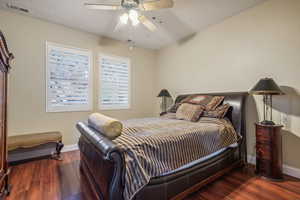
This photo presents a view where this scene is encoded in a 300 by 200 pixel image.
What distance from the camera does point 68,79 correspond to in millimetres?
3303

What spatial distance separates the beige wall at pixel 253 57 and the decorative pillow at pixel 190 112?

--------------------------------

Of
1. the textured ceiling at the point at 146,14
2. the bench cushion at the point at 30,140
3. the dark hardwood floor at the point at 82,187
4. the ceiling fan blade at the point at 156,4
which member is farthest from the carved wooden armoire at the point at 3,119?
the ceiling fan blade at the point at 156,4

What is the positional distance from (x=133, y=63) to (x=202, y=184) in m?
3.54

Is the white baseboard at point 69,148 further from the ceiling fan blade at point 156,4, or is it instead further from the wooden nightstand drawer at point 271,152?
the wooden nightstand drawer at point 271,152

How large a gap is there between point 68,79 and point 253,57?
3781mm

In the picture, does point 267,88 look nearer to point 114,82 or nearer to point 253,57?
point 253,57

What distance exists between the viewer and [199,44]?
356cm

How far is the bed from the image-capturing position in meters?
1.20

--------------------------------

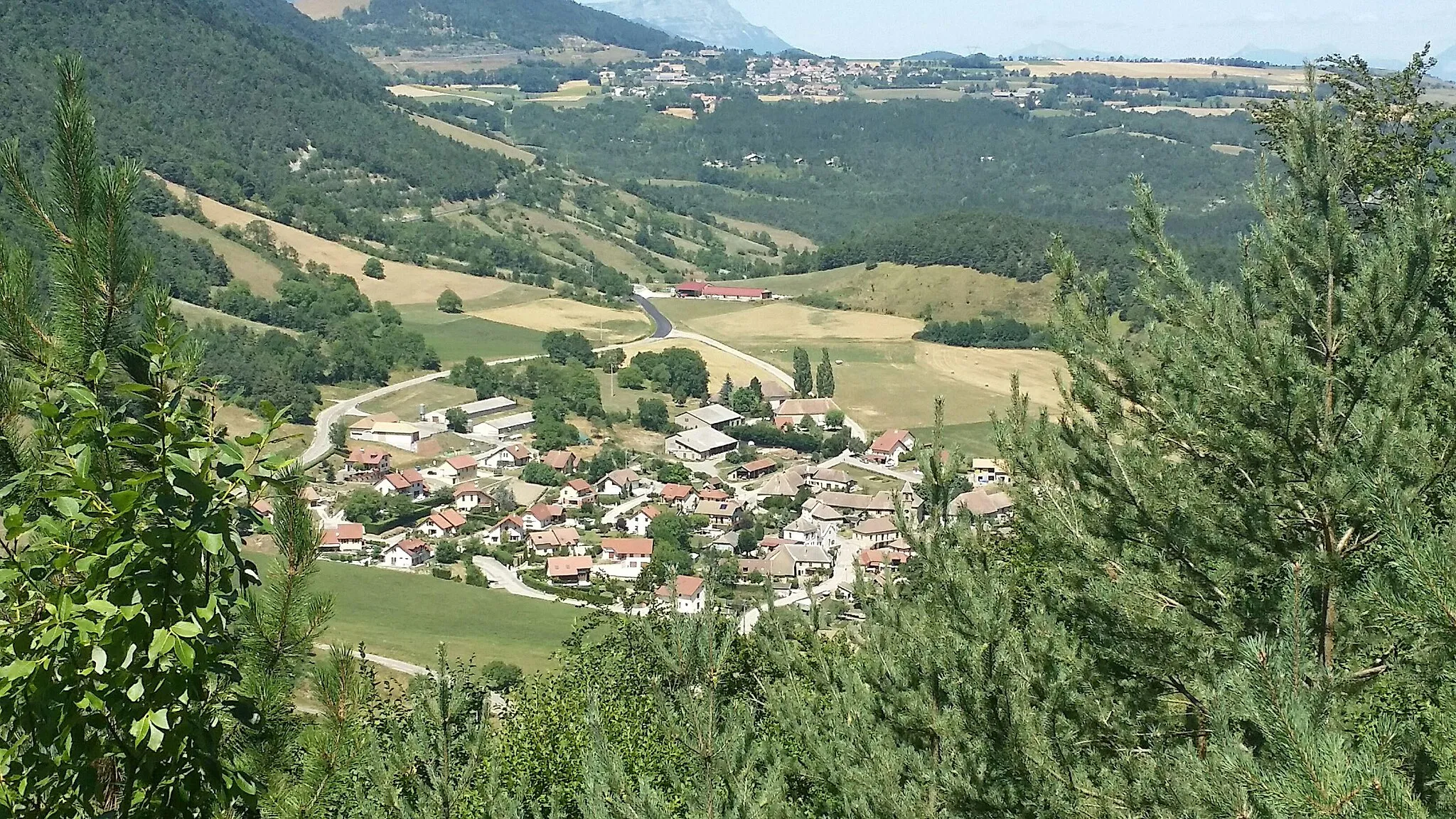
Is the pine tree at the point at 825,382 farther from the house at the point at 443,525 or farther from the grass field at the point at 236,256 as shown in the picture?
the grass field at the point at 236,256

--------------------------------

## Exercise description
Copy out the stretch from the line containing "This photo presents" through the line containing "What spatial distance" in the material above, reproducing each line without any change.

## Output of the task
This photo presents a view where this scene is encoded in a 300 by 200 pixel image.
What distance from the camera does point 68,79 correspond to in millimetres?
3303

What spatial distance separates the beige wall at pixel 253 57 and the decorative pillow at pixel 190 112?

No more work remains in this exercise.